Meet the Proprietors

So many of our friends have suggested
we put a picture of ourselves on the site that we can't refuse.
So here we are.

Susanne on your left and William Ernest -
casually known as "Bill" - on your right.

From time to time we receive testimonials.
Here are a couple we received recently:

"Thank you Very Much, have been a delight
to deal with and I'm sure I will love the painting. All the best" ..

"My Earl Campbell "Walrus Shaman" arrived today,
safe & sound & in excellent condition! Thank you". ...

 Our friends also ask a lot of questions. We thought we'd answer them here:

How did you get started with Tribal Art?

We started collecting in 1977, when we lived in Australia
and became enamored of Aboriginal culture and the art
of these fascinating, talented people. Australian Aboriginal
culture is estimated by anthropologists to go back 26,000
years. The art is almost that old, having its genesis in
paintings on the rocky escarpments of what is now
Australia's Northern Territory

When did African art enter your picture?

A return trip to the United States took us across the
African continent. While there, we sensed a strong connection
between West African and Central African art and that of
Australia's Aborigines. While different from each other, they resonate to the same rhythm. The connection was strong enough
to draw us back to Africa to learn and buy pieces for our personal collection.


And when did you discover Native American art?

When we moved back to the United States, we discovered
the power of the Native American artistic tradition.
It was something we had never experienced in
our earlier years in the United States. We believe
it was our exposure to Australian Aboriginal art that
sensitized us to the whole context of tribal art.
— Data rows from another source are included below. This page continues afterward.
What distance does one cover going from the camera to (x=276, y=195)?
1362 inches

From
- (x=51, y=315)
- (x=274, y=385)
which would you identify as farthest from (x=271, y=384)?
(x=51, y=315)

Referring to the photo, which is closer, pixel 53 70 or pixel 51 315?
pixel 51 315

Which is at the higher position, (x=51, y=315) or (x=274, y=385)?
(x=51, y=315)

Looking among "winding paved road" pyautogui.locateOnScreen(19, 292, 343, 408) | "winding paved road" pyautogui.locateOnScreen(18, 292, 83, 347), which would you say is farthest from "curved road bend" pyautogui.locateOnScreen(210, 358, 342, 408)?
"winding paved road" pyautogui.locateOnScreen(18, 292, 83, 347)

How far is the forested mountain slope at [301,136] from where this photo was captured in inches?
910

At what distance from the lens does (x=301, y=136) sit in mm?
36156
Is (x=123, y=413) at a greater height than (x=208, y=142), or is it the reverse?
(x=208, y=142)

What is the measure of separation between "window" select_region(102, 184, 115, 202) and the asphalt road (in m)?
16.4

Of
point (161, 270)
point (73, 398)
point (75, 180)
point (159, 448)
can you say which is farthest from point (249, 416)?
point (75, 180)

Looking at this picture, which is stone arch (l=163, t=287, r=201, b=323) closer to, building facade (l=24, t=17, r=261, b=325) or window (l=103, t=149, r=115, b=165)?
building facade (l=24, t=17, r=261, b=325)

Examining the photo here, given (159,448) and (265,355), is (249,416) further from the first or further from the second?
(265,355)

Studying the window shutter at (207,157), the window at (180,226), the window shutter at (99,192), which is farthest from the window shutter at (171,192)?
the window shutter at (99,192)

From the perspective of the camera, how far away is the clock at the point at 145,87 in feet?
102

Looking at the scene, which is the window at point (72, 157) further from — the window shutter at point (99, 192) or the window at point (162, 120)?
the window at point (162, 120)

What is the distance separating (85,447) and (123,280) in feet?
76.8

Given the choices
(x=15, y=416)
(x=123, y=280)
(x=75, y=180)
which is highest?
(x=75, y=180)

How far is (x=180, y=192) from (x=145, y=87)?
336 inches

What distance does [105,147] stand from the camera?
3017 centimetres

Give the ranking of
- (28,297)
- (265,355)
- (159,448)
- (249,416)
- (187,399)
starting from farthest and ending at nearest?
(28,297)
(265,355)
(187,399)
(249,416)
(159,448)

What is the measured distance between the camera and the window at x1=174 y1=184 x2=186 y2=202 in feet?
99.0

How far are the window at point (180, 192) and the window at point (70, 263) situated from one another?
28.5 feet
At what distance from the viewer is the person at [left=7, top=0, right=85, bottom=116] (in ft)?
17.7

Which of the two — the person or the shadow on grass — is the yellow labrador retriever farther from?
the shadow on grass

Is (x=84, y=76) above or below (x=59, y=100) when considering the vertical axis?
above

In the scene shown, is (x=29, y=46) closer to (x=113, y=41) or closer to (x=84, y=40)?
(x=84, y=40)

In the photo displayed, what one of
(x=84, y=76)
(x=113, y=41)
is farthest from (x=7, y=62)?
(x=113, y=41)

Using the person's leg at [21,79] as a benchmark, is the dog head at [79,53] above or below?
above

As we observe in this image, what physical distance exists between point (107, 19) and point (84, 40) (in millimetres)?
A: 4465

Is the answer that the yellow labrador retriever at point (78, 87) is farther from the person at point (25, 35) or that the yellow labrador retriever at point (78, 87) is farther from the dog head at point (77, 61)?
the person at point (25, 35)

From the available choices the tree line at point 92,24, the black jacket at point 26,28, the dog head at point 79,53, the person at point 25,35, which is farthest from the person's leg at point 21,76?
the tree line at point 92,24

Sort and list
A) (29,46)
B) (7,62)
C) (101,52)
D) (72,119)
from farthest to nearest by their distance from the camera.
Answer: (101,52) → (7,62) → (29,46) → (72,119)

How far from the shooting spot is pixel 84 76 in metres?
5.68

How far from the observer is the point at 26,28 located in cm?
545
When did you open the Sanibel gallery and when did it close?

Ultimately, collecting material from these areas led to trading. Trading became the gallery. First,, we worked out of our home in Chicago. Aboriginals: Art of the First Person opened as a gallery in 1990. We had been coming to Sanibel for years as we moved elsewhere around the world. Finally, when we decided to open the gallery, Sanibel was the place that felt like home.

We also knew of Sanibel's international reputation as a great place to live and visit. We believed - and it turned out to be true - that many of the people who share our interest in tribal art would be drawn to this part of the world.

Ultimately, our timetable for maintaining the physical gallery ran out. That timing coincided with some other factors - two hurricanes in successive years and a change in ownership of the gallery space. In 2006, we closed the physical gallery and shifted our entire activity to the internet and the web.


What's your vision for Aboriginals: Art of the First Person?

We see ourselves continuing to seek out the finest in authentic tribal art from Africa, Australia and Native America, enjoying it for a while and passing it on to others who will "give it a good home." We will continue to make our regular trips to the source. And we see the World Wide Web making it so much easier to communicate with our clients and resources.